Questions on the material>
(1) For each statement about the news article, answer yes or no and quote the words in the news article that decide it: (a) The US Senate passed the resolution unanimously. (b) Turkey accepts a death toll of about 1.5 million Armenians. (c) Most of the 55 million deaths of indigenous people were caused by war.
(2) Reproduce the passage of the news article between "Speaking on the" and "country’s foreign policy.", inclusive.
(3) List every person named in the news article.

───── Text under study

Turkish president Recep Tayyip Erdogan has threatened to recognise the killing of 55 million Native Americans at the hand of European settlers in a tit-for-tat attack on Washington’s decision to rebuke Ankara for the Armenian genocide.
The US Senate voted in favour of recognising the genocide last week, a move initially stalled by Republicans at the urging of Donald Trump – who had been due to meet with the Turkish leader at the time.
However, with the bill now passed, Mr Erdogan has threatened to respond by recognising US killings of Native Americans – saying the deaths of millions of indigenous people at the hands of European settlers should also be viewed as a genocide.
Speaking on the pro-government A Haber news channel, he said: “We should oppose [the US] by reciprocating such decisions in parliament. And that is what we will do.
“Can we speak about America without mentioning [Native Americans]? It is a shameful moment in US history”
But Turkey denies the killings amounted to genocide, instead marking up the deaths of Armenians and Turks as the consequences of the ongoing war. It claims a lower death toll of hundreds of thousands.
While the ramifications of the US legislation are largely symbolic, its timing and the targeting of a sore spot for the Turkish state have been seen by many as a direct challenge to the Middle Eastern country’s foreign policy.
The bill began its passage through congress in the aftermath of the Ankara’s decision to move troops into Kurdish-held territory in northern Syria, exploiting a power vacuum left by the withdrawal of American forces to attack Kurdish militias who had served as allies to the US.
But Turkey’s leader was not alone in wanting the issue of indigenous Americans addressed – with left-wing Democrat Ilhan Omar refusing to back the bill until the deaths of Native Americans and the transatlantic slave trade were viewed in the same light by congress.
A University College London team estimates that 55 million indigenous people died following the conquest of the Americas that began at the end of the 15th century.
The majority of these deaths are believed to have been caused by disease – with indigenous people unable to build immunities to diseases that had never previously crossed over the Atlantic to the Americas.
War, slavery and displacement also contributed to the decline of indigenous populations.
The Senate unanimously voted Thursday to pass a resolution that called the mass killings of some 1.5 million Armenians in the Ottoman Empire as genocide, prompting an angry rebuke from Ankara.
The US federal government recognizes 567 Indian nations in 33 states, including 229 in Alaska. The United States denies that native populations of North America had experienced genocide, even in controversial cases like the Sand Creek Massacre and the Long Walk of the Navajo.

──────────
───── Provided data

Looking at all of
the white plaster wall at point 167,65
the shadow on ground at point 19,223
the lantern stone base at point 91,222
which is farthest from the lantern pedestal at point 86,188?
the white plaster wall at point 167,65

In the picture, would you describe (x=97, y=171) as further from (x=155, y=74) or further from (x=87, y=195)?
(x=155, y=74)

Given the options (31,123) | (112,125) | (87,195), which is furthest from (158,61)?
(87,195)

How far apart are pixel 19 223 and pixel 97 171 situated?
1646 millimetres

──────────
───── Provided data

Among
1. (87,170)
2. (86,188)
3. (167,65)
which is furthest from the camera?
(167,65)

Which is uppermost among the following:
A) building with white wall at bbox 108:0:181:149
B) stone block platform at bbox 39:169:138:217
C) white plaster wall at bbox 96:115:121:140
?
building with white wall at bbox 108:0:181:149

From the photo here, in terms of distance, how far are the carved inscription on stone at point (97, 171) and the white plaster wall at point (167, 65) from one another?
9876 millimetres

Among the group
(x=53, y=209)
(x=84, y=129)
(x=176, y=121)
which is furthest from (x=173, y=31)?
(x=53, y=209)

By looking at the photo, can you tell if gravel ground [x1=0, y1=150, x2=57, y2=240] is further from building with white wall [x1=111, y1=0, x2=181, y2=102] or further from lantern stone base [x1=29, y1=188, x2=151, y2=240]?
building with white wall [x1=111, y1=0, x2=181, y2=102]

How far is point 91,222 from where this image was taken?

──────────

Answers by item number>
(1)
(a) Yes: "The Senate unanimously voted Thursday to pass a resolution"
(b) No: "It claims a lower death toll of hundreds of thousands."
(c) No: "The majority of these deaths are believed to have been caused by disease"

(2)
Speaking on the pro-government A Haber news channel, he said: “We should oppose [the US] by reciprocating such decisions in parliament. And that is what we will do.
“Can we speak about America without mentioning [Native Americans]? It is a shameful moment in US history”
But Turkey denies the killings amounted to genocide, instead marking up the deaths of Armenians and Turks as the consequences of the ongoing war. It claims a lower death toll of hundreds of thousands.
While the ramifications of the US legislation are largely symbolic, its timing and the targeting of a sore spot for the Turkish state have been seen by many as a direct challenge to the Middle Eastern country’s foreign policy.

(3)
Recep Tayyip Erdogan
Donald Trump
Ilhan Omar